24 Kasım 2010 Çarşamba

"I love You Alex"

Isınmaya çıkan futbolcu topluluğunu, gözle görülemeyen rütbe alametleri olan apoletlerine göre sırasıyla tribüne buyur etmek, en önemli taraftar ritüellerinden biridir. Bu kültüre yabancı, ecnebi futbolcuların ilk “yumruk havaya” tecrübeleri genellikle komik görüntülerle sonuçlansa da, çok değil iki, bilemedin üç hafta sonra usta olur çıkarlar. Her yeni yabancının ismi, tribün bestekarları için doğru ezgiyle birleştirilmesi gereken bir güfte olur. Tek heceli Güney Amerikalılar (Jo) ve sesli harf fakiri olan Slavlar (Beschastnykh) zor sınavlardır ancak, taraftar her daim sınıfı geçmeyi başarır.

Bir de sınavsız gönüllere buyur edilen, üzerine düşünmeye dahi gerek duyulmadan malum sevgi cümlesinin maşuğu yapılanlar vardır ki, her on senede yeni bir futbol aşkı bulabilirseniz eğer , futbol tanrılarının sevdiği bir kul olarak addedin kendinizi.
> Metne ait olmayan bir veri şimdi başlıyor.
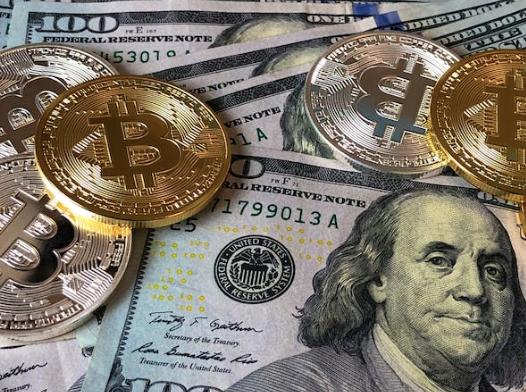 ODI境外投资备案 ODI境外投资备案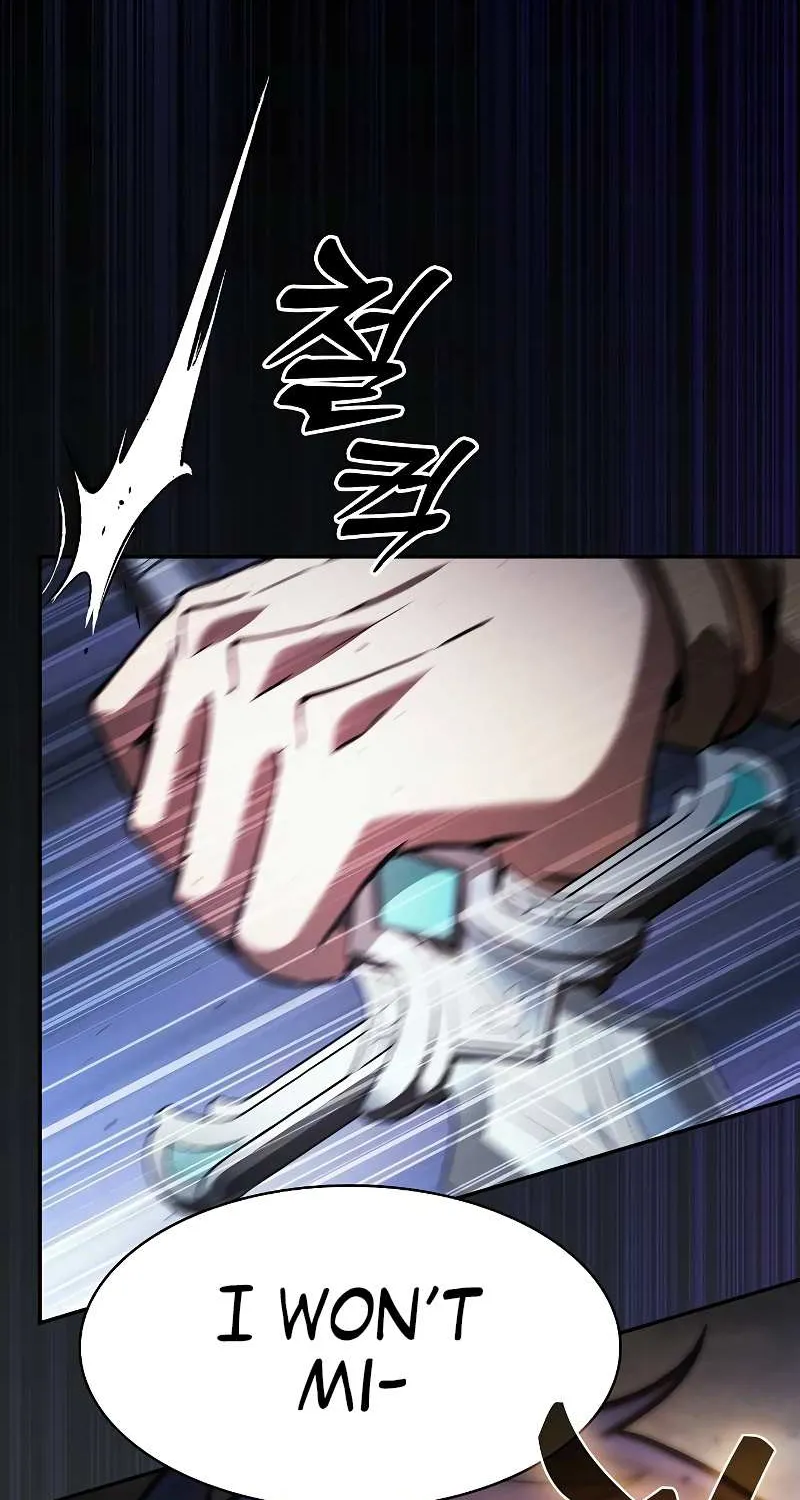 Read Academy’s Genius Swordmaster chapter 109 image 55 on Lezhin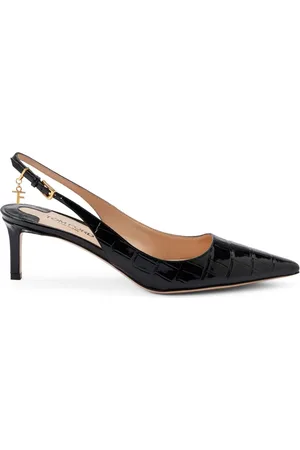 Tom Ford 55 mm Angelina pumps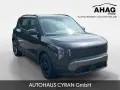 Kia EV2 42.2 5S AIR WIN WP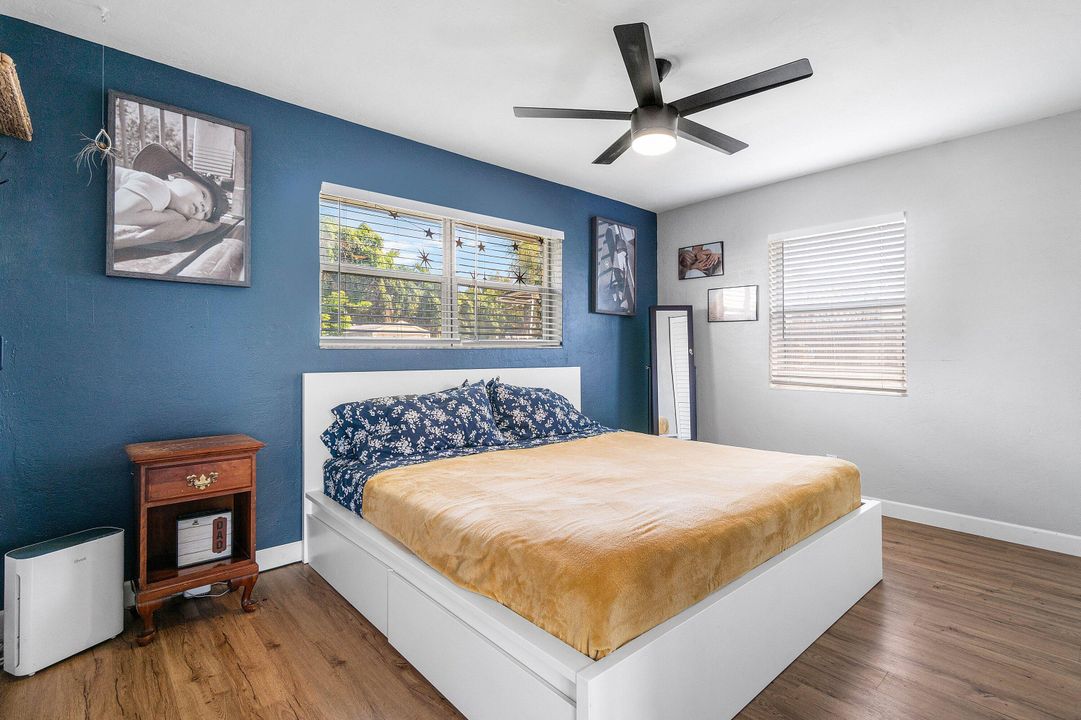 合同活跃: $439,000 (3 贝兹, 2 浴室, 1008 平方英尺)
Blogun isim sahibi, benim futbol sevgimin ortağı, savunma sanatçısı Uche Okechukwu’yu “I love you Uche” diye tribüne çağırdığımız  soğuk Ekim akşamında rakip Trabzonspor, sene 1996 idi. Fenerbahçe’nin atılmayı beklenen iki bininci golü, Jay Jay Okocha ve Kemalettin Şentürk’ün denemelerinde direğe takılırken, Fenerbahçe tarihine isminin yazılması elzem olan adamı bekledi sanki. Fenerbahçe, Trabzon’u Uche’nin son dakika golüyle mağlup ederken, atılan bu gol lig tarihindeki  iki bininci gol olarak kayıt altına alınmıştı.

Takip eden on dört seneye 999 gol sığdıran Fenerbahçe, bu sefer üç bininci gol için sahadaydı. Buca maçı bayram tatilinin ardından ilk mesai gününe denk gelince, üç bininci golün arifesinde olduğumuz tamamen aklımdan çıkmıştı. Fenerbahçe'nin başarısı için ilk düdükle beraber edilmeye başlanan duaların noktası olan "amin" bile diyemeden, kaptan Alex De Souza üç bininci golü kutlamaya başladı. İngilizlerin icadı bu güzel oyununun en prestijli hadiselerinden biri olan hattrick'i (Yeri gelmişken ilave etmek gerekirse; İngilizler atılan üç gol peş peşe kaydedilmezse hattrick saymazlar.) yirmi üç dakikada gerçekleştiren Brezilyalı oyundan çıkarken, bütün stad ayakta "I love you Alex..." diye yıkılıyordu. O sahadan çıkarken gayriihtiyari dudaklarımdan dökülenler ise şunlardı...
"Şükürler olsun seni futbol oynarken seyredebildim kaptan."